A leading brand told us they have trouble keeping products stocked because of the limited amount of quality, safe hemp. This is a national brand with a developed supply chain that struggles to find enough good hemp. So imagine what the supply chain might look like—or how it may be supplemented—by an upstart brand that is trying to catch the cannabis wave.
You want to look for companies who have roots in the space. Make sure the brand puts names and faces behind its story. Then shop with companies who will talk to you, the customer, about their products. A quick call to a brand is a great way to see if you want to put a product that brand makes in your body.
3. Mislabeling can lead to a failed drug test
A study published in JAMA found that 30% of CBD products are mislabeled. Vape products were mislabeled most often.
This mislabeling means consumers are often getting less CBD than they paid for or more THC than they bargained for—and that is a major risk.

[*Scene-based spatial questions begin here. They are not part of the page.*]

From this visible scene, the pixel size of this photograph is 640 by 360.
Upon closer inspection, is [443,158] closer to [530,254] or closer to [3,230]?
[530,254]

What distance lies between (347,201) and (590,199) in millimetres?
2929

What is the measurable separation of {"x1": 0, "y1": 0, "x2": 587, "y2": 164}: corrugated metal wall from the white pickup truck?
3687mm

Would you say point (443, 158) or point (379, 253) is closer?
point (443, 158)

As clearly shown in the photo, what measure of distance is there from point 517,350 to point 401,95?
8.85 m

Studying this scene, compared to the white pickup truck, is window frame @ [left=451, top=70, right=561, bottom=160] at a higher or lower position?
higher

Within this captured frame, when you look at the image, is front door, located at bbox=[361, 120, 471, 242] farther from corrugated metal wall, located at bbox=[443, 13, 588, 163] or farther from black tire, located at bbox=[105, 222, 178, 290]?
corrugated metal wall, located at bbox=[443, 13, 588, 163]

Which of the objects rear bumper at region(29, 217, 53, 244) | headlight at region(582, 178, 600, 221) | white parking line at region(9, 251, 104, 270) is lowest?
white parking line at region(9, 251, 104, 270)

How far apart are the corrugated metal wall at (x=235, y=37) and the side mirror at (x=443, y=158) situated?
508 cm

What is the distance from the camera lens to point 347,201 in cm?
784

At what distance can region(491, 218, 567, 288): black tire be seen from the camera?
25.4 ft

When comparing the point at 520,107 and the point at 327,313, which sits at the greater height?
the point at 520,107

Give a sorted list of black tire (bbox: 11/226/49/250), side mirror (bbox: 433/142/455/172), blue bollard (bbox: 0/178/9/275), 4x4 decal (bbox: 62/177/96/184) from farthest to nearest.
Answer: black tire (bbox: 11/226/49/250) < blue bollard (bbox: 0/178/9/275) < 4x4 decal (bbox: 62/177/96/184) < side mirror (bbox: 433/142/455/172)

No one wants to take a product to improve their sleep only to fail a drug test that could impact work, insurance, or other commitments.
There is a risk when taking hemp-derivatives with no or very low THC when it comes to drug testing, but the risks of a failed test are low. This risk increases dramatically if a consumer buys a product that has elevated levels of THC.
4. Beware of bargains
There is a lot of money to be made on a product that promises amazing benefits with few side effects. Features on national news outlets like TODAY have also helped legitimize and destigmatize CBD as a natural remedy.
But neither research nor oversight has increased alongside awareness and availability. This is an unregulated market.
If you see a product that stands out as being dramatically cheaper than every other brand, think twice.
Brands with detailed, transparent testing protocols spend six figures a year on tests. Safety and quality are not cheap. If you find a company selling products for a lot less than the rest of the market, those savings are coming from somewhere.
A person shouldn’t get sick trying to get well.
We don’t talk about the dangers of fake or mislabeled CBD to scare people away. We have talked to enough people who feel their lives changed using hemp derivatives to think these products can do a lot of good.
But it’s worth a couple extra minutes to read reviews and study a brand’s history before you make a purchase.
How many of us check our bag before we pull away from the fast food drive-thru window? We want to get what we paid for. Yet in a space like CBD, people click and buy products touted as medicine without a second thought. Stay smart and protect yourself.